In reading, 80% of second through eighth grade white students are proficient at grade level. As in math, only students who identify as two or more races have more than half of students proficient at grade level.
“These data reveal the need for both continued urgency and a sustained commitment to implementing the practices that work,” Superintendent Lisa Sayles-Adams said at the Committee of the Whole meeting on Oct. 22. “There are many things public education is expected to do, but we must prioritize learning, especially the basics in reading and math.”
School board members Collin Beachy, Lori Norvell and Abdul Abdi expressed their frustration with the assessment data that continue to show the majority of the district’s students are not proficient at grade level in reading or math.
“I don’t want to come back next year and have the same thing,” Abdi said.
For the second year in a row, the school board has prioritized reading and math instruction as one of five strategic plan strategies for the district to focus on. Maria Rollinger, the district’s executive director of academics, said the Academics Department has seven initiatives it is working on this year to improve students’ academic outcomes.
The reading instruction initiatives include the State required training in the science of reading,, adoption of a new foundational reading skills curriculum for kindergarten through third grade students, and development of an English Language Arts curriculum for middle and high school students.
The district has two initiatives to improve math instruction. This is the third year the district is using the Bridges/Number Corner curriculum for elementary math, and teachers have been asked to incorporate eight “culturally sustaining” math practices this year as part of their instruction.
This is the first year of implementing new math curricula in middle school and high school. The iReady curriculum for middle school students includes a diagnostic assessment that teachers administered this fall. According to Rollinger, those assessments show 11% of students are working above grade-level in math, 15% are at grade-level, 20% are one grade-level below, 9% are two grade-levels below and 44% students are three or more grade-levels below.
Rollinger said that the district is now focused on instructional coaching for middle school math teachers on how to balance delivering grade-level material to all students, while differentiating instruction for students who are working above or below grade level in math.
The initiatives in math and reading are designed to standardize the curriculum and instructional practices across district classrooms. Rollinger said that this is a new practice for the district.
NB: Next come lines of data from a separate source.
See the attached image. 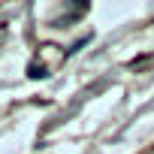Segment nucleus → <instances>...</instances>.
<instances>
[{"label":"nucleus","instance_id":"1","mask_svg":"<svg viewBox=\"0 0 154 154\" xmlns=\"http://www.w3.org/2000/svg\"><path fill=\"white\" fill-rule=\"evenodd\" d=\"M30 75H33V79H36V75H45V69L42 66H30Z\"/></svg>","mask_w":154,"mask_h":154}]
</instances>
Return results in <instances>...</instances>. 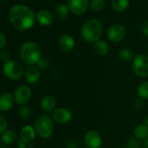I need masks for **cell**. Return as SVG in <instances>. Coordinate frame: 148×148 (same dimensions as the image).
Wrapping results in <instances>:
<instances>
[{
  "mask_svg": "<svg viewBox=\"0 0 148 148\" xmlns=\"http://www.w3.org/2000/svg\"><path fill=\"white\" fill-rule=\"evenodd\" d=\"M9 18L12 25L19 31L32 28L35 23L36 16L32 9L25 5H16L10 9Z\"/></svg>",
  "mask_w": 148,
  "mask_h": 148,
  "instance_id": "obj_1",
  "label": "cell"
},
{
  "mask_svg": "<svg viewBox=\"0 0 148 148\" xmlns=\"http://www.w3.org/2000/svg\"><path fill=\"white\" fill-rule=\"evenodd\" d=\"M103 32L102 23L97 18H91L85 22L81 28V36L88 43H96L99 40Z\"/></svg>",
  "mask_w": 148,
  "mask_h": 148,
  "instance_id": "obj_2",
  "label": "cell"
},
{
  "mask_svg": "<svg viewBox=\"0 0 148 148\" xmlns=\"http://www.w3.org/2000/svg\"><path fill=\"white\" fill-rule=\"evenodd\" d=\"M20 58L24 63L29 65L38 64L41 59V51L39 46L34 42H25L20 48Z\"/></svg>",
  "mask_w": 148,
  "mask_h": 148,
  "instance_id": "obj_3",
  "label": "cell"
},
{
  "mask_svg": "<svg viewBox=\"0 0 148 148\" xmlns=\"http://www.w3.org/2000/svg\"><path fill=\"white\" fill-rule=\"evenodd\" d=\"M51 117L49 115L44 114L37 118L35 120V131L36 133L43 138H50L54 131V123Z\"/></svg>",
  "mask_w": 148,
  "mask_h": 148,
  "instance_id": "obj_4",
  "label": "cell"
},
{
  "mask_svg": "<svg viewBox=\"0 0 148 148\" xmlns=\"http://www.w3.org/2000/svg\"><path fill=\"white\" fill-rule=\"evenodd\" d=\"M132 68L138 77H148V56L143 53L135 56L132 59Z\"/></svg>",
  "mask_w": 148,
  "mask_h": 148,
  "instance_id": "obj_5",
  "label": "cell"
},
{
  "mask_svg": "<svg viewBox=\"0 0 148 148\" xmlns=\"http://www.w3.org/2000/svg\"><path fill=\"white\" fill-rule=\"evenodd\" d=\"M3 72L11 80H19L24 75L23 66L17 61L10 60L6 62L3 66Z\"/></svg>",
  "mask_w": 148,
  "mask_h": 148,
  "instance_id": "obj_6",
  "label": "cell"
},
{
  "mask_svg": "<svg viewBox=\"0 0 148 148\" xmlns=\"http://www.w3.org/2000/svg\"><path fill=\"white\" fill-rule=\"evenodd\" d=\"M126 35L125 28L120 24H114L111 25L107 31V38L112 43L121 42Z\"/></svg>",
  "mask_w": 148,
  "mask_h": 148,
  "instance_id": "obj_7",
  "label": "cell"
},
{
  "mask_svg": "<svg viewBox=\"0 0 148 148\" xmlns=\"http://www.w3.org/2000/svg\"><path fill=\"white\" fill-rule=\"evenodd\" d=\"M84 143L87 148H99L102 145L101 134L96 130H89L85 133Z\"/></svg>",
  "mask_w": 148,
  "mask_h": 148,
  "instance_id": "obj_8",
  "label": "cell"
},
{
  "mask_svg": "<svg viewBox=\"0 0 148 148\" xmlns=\"http://www.w3.org/2000/svg\"><path fill=\"white\" fill-rule=\"evenodd\" d=\"M67 5L71 13L75 15H82L87 12L90 3L88 0H68Z\"/></svg>",
  "mask_w": 148,
  "mask_h": 148,
  "instance_id": "obj_9",
  "label": "cell"
},
{
  "mask_svg": "<svg viewBox=\"0 0 148 148\" xmlns=\"http://www.w3.org/2000/svg\"><path fill=\"white\" fill-rule=\"evenodd\" d=\"M51 118L54 122L60 124V125H64V124H67L71 121L72 112H71V111H70L67 108L59 107V108L55 109L52 112Z\"/></svg>",
  "mask_w": 148,
  "mask_h": 148,
  "instance_id": "obj_10",
  "label": "cell"
},
{
  "mask_svg": "<svg viewBox=\"0 0 148 148\" xmlns=\"http://www.w3.org/2000/svg\"><path fill=\"white\" fill-rule=\"evenodd\" d=\"M32 97V90L28 86L23 85L18 86L14 93V99L18 105H25Z\"/></svg>",
  "mask_w": 148,
  "mask_h": 148,
  "instance_id": "obj_11",
  "label": "cell"
},
{
  "mask_svg": "<svg viewBox=\"0 0 148 148\" xmlns=\"http://www.w3.org/2000/svg\"><path fill=\"white\" fill-rule=\"evenodd\" d=\"M75 39L70 34H63L58 39V46L61 51L64 52H70L75 48Z\"/></svg>",
  "mask_w": 148,
  "mask_h": 148,
  "instance_id": "obj_12",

Last school year district elementary schools were using 16 different literacy curricula. Now there are just two, with the majority of schools using the newly adopted UFLI curriculum.
“In the past, our system has had times when we have purchased a curriculum, but then we haven’t had a really clear, deep implementation plan,” Rollinger said.
The lack of curriculum implementation meant that teachers were left on their own to decide whether to use a curriculum and how to deliver instruction. The experience for students would vary across classrooms and school.
“We are ensuring consistency, high expectations, accountability and progress-monitoring,” Rollinger said of the new academic initiatives.
The district will share winter assessment data with the school board in February. The February data will also include whether or not students are making adequate growth in addition to proficiency rates.